И мы тут же вышли на дорогу.
Так иногда бывает.
Справа вдалеке дрожали горы, а слева, метрах в трехстах, виднелся всё тот же вагон придорожного кафе.
— Слушайте, а откуда и куда идет она? — опрометчиво спросил Гоша.
— От фрейдистского конца к ницшеанскому началу, — сказал я.
— Как всё: из ниоткуда в никуда, — сказал Серега. И Гошка обрушил на нас серию ажурных матюков, в произнесении которых особенно искусны тоскующие по языковой среде эмигранты последней экономической волны.
— Ну что, Гоша-Магоша, в деревню-то с нами пойдешь? — спросил у американца, не обращая никакого внимания на его ругань, Серега.
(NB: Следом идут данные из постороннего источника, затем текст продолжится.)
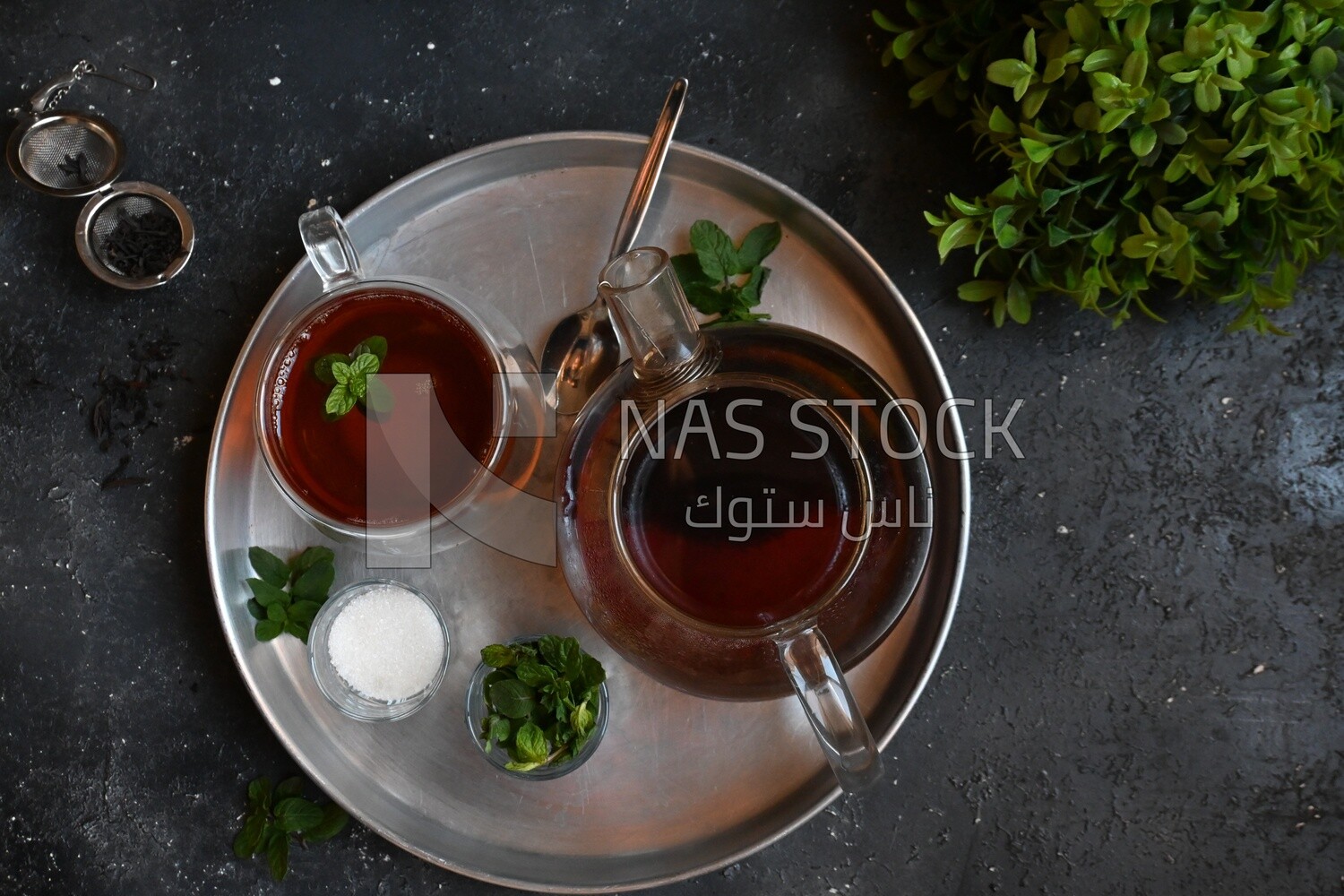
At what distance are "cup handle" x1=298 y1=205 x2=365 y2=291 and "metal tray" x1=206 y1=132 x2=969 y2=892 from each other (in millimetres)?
78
И прикинул: — Может, до ночи еще успеем.
Гошка прекратил поносить нас трехэтажным и зачем-то переспросил:
— В деревню?
— В деревню, — кивнул Серега.
— А что, и пойду, — сдался непутевый. — Чем черт не шутит, глядишь, найдется там какой-никакой попутный бас-тарантас.
— Надежды юношу питают, — одобрил я его решение.
И мы пошли в эту обещанную нам стариком деревню.
Теперь уже втроем.
Как когда-то.
И чем дальше мы уходили от вагончика кафе, тем длиннее становились наши тени. Вскоре они стали такими длинными, что их уродливые головы, казалось, уже касаются подножия засыпающих гор.
А потом…
А потом я наступил на ту самую пустую пачку, которую бросил на дорогу несколько часов назад. Я удивленно крякнул — еще бы! — и поднял ее. И молча показал оглянувшемуся Сереге. Он ничего вслух не сказал — а чего тут скажешь? — и только смачно сплюнул в пыль.
Помимо прочего бардака, тут еще и с пространством творилось что-то неладное. Шли мы, значит, шли — и пришли, получается, туда, откуда вышли.
Но нет, мы не остановились.
А через пять минут впереди и справа показался зеленый вагончик всё той же знакомой нам придорожной забегаловки.
В тот момент, когда мы увидели в сумраке ее размытые очертания, Серега выдохнул: «Трындец!» Хотя, если честно, кое-что другое он выдохнул. Но это не важно. Важно, что как только обозначил он таким вот образом текущее состояние наших дел, так солнце окончательно и исчезло.
Солнце исчезло.
Зато над входом заведения в тот же миг вспыхнула электрическая лампочка.
А в небе — семьдесят секстиллионов звезд.
Или семьсот секстиллионов.
Или не звезд.
Или не в небе.
4
— Вот это бабец! — воскликнул Гоша, когда мы вошли внутрь.
Это он так Анюту заценил. Ему почему-то всегда казалось, что женщинам это его хамское обхождение, которое он ошибочно считал крутым мачизмом, по нраву. Не знаю, может быть, каким-то и да. Но уверен, что не всем. Аня, например, поморщилась.
Кстати, за время нашего отсутствия с ней произошли грандиозные изменения. И теперь выглядела она просто роскошно. Не забитой дальней родственницей, а центровой девочкой. Изебровой биксой, как сказал бы покойный Шурик Галерея.
Ей-ей, именно так она теперь и выглядела.